The report states that, “these positive prospects for tourism in Portugal, however, present important challenges,” such as “high competition,” which “makes it essential to continue to focus on factors of tourist attractiveness not focused on price competitiveness, namely in an increase in the quality and added value of the services offered that contribute to the loyalty of visitors and to an increase in average revenue,” and that this, “will maintain a high growth of tourism exports in parallel with the development of segments with growth margin, such as business tourism.”

The report refers to Alojamento Local, “in particular small-scale local accommodation has made a strong contribution to increasing the country’s overall offer to foreign visitors,” which has “sustained a significant part of the development of this activity.”
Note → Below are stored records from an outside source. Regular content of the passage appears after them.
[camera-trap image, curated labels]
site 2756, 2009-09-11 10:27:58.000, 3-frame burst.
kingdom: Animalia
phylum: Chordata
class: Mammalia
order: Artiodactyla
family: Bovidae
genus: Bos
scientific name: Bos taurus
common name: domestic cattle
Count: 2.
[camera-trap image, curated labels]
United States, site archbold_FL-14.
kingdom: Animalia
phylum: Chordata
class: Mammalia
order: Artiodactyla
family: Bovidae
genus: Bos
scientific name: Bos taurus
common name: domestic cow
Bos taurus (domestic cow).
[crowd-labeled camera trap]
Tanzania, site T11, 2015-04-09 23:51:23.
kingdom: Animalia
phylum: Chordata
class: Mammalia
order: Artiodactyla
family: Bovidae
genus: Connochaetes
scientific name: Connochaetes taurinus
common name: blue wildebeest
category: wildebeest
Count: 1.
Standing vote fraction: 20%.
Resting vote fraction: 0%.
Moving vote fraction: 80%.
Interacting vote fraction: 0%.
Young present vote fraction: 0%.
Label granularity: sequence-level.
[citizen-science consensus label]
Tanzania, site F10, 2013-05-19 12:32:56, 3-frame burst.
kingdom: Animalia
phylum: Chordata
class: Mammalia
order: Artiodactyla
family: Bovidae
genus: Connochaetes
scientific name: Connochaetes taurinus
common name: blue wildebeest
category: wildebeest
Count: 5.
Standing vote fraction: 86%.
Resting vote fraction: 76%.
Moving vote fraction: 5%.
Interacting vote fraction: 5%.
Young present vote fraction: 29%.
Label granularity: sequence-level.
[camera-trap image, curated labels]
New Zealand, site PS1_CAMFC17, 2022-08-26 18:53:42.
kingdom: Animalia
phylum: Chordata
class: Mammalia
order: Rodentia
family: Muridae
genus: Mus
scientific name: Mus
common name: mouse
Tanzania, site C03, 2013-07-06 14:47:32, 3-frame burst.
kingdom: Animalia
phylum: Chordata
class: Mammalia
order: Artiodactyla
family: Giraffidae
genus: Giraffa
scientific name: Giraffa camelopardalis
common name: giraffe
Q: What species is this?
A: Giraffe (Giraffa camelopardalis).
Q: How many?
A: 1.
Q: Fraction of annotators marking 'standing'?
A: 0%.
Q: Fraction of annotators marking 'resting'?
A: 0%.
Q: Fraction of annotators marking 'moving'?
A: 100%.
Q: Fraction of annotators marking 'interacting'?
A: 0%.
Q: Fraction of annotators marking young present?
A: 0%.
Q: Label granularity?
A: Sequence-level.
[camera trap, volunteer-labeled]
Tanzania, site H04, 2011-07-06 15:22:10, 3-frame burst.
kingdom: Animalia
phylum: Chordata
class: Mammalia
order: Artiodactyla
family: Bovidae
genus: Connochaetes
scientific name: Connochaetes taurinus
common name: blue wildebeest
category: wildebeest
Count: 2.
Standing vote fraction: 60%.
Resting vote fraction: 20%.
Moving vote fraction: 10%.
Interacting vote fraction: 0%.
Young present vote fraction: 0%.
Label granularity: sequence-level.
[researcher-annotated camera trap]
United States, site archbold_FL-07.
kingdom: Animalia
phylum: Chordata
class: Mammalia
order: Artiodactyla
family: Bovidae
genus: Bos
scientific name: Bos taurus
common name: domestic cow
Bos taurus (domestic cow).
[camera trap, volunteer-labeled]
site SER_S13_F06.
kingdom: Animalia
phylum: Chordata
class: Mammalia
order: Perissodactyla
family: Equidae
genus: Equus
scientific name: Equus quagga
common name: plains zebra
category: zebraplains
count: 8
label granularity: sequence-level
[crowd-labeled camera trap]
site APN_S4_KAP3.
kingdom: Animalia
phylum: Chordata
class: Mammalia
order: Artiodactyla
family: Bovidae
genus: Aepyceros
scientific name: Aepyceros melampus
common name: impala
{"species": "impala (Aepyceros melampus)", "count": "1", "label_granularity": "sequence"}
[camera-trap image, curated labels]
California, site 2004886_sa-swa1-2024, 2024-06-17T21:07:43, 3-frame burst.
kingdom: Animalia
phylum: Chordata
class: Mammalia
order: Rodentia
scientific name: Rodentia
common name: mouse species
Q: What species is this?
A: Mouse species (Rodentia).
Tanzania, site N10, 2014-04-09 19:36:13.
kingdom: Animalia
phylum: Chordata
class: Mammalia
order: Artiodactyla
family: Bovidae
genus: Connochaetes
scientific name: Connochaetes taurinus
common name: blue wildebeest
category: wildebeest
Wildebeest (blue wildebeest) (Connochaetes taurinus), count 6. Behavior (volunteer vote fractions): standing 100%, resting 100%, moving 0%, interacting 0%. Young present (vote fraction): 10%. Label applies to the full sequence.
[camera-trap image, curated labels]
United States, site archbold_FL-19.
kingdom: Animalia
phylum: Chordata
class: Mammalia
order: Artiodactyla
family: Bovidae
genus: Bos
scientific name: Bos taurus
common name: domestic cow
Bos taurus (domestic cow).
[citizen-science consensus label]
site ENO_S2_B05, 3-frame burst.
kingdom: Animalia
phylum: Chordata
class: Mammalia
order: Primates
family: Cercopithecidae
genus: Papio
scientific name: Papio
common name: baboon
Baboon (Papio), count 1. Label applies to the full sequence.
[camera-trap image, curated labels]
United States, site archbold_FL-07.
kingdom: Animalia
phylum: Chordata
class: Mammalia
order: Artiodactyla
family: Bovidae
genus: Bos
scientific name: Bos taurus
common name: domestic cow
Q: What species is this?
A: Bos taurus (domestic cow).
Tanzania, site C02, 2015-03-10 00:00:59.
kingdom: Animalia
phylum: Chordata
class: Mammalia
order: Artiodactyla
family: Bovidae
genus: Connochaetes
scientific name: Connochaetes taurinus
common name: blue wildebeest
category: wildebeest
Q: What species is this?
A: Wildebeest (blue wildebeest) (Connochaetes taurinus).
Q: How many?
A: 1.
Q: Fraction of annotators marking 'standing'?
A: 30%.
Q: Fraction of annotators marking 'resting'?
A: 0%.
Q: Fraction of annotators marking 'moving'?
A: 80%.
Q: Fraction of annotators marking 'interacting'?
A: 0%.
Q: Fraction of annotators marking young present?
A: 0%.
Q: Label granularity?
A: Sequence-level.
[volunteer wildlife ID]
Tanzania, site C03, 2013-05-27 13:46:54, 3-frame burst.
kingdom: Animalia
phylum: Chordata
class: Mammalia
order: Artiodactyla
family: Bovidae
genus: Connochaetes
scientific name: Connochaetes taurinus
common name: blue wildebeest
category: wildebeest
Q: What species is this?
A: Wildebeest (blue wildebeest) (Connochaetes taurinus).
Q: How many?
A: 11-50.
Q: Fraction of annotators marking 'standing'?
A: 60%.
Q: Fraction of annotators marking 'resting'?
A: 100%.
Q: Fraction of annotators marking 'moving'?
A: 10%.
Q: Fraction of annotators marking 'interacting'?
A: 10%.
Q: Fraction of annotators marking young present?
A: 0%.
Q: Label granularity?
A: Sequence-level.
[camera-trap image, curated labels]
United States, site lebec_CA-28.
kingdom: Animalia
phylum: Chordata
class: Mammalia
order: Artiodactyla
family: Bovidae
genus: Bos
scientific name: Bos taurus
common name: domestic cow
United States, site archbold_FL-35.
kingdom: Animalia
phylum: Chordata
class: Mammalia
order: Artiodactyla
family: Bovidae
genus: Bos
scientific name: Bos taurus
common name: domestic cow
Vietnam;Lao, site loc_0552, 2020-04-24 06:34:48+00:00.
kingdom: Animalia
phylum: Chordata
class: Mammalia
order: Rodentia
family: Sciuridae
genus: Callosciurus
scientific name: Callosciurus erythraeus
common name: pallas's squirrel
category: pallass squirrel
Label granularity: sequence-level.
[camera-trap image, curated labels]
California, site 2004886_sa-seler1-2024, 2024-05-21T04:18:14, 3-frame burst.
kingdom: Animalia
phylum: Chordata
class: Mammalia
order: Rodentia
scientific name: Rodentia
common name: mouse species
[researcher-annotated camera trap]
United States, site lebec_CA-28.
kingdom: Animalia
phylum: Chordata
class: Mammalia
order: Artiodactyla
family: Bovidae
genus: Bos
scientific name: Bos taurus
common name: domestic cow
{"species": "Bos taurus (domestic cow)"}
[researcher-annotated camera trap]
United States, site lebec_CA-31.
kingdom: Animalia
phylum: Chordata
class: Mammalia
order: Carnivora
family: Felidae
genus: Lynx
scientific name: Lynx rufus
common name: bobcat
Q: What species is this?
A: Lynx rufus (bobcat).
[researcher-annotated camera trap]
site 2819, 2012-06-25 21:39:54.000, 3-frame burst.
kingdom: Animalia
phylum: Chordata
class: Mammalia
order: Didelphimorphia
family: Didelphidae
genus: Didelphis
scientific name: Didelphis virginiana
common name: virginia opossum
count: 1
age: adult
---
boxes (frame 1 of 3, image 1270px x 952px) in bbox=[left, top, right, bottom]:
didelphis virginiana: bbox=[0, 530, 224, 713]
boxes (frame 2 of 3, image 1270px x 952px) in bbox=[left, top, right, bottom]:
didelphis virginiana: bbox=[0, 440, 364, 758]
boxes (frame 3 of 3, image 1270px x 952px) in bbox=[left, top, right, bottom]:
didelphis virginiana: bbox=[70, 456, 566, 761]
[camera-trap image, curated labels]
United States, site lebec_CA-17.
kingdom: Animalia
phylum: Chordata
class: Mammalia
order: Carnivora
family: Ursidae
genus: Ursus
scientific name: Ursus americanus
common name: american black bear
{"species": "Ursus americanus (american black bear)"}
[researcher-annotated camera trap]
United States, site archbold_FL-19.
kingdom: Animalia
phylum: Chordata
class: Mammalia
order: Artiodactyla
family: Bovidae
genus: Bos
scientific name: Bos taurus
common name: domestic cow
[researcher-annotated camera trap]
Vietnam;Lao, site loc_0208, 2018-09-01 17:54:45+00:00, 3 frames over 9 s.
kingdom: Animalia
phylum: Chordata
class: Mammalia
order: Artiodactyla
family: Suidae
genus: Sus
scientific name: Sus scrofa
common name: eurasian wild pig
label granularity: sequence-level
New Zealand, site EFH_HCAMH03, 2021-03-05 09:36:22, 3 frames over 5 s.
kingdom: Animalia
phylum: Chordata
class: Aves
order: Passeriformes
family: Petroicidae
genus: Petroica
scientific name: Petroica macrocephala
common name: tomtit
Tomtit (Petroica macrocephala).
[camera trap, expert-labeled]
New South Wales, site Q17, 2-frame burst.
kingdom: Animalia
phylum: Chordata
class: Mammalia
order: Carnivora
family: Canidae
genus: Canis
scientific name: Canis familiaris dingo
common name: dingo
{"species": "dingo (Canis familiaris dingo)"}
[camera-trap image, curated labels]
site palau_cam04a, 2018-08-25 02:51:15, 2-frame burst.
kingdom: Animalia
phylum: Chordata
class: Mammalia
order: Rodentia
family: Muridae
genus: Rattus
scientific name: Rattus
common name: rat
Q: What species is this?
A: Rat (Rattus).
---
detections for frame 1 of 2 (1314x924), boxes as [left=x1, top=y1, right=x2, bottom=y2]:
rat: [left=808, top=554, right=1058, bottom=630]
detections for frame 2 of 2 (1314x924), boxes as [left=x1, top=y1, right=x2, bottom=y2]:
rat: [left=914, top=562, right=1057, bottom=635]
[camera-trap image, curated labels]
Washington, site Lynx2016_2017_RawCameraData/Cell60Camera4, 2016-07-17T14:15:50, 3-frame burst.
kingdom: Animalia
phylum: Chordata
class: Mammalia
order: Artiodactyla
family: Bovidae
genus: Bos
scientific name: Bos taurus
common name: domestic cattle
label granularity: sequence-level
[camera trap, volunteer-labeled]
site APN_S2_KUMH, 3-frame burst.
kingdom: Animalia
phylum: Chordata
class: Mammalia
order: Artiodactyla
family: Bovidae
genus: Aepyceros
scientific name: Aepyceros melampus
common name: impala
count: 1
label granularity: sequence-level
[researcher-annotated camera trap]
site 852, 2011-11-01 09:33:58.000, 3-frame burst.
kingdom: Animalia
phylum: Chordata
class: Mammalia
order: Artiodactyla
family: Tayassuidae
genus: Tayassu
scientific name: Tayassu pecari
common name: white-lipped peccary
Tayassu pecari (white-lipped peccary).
“The predictable increase in tourist intensity brings obvious benefits to the country’s economy but also poses some challenges”, namely “risks of hostility by local inhabitants, deterioration of the tourism experience and the degradation of the natural, cultural and historical heritage,” which is why the bank advises, “a better distribution of non-resident tourism throughout the year and in regional terms.”

“Progress in these areas should be deepened in order to avoid potential congestion effects in the high season or under-utilization of infrastructure in the low season, as well as the negative impact of seasonality on the labour market,” adds the bank, considering that, “investment in transport infrastructure and other tourist facilities should not be overlooked, in order to avoid bottlenecks.”

Finally, the BoP also argues that “the regulatory framework of the sector should allow the orderly development of new business models”, namely those associated with new technologies.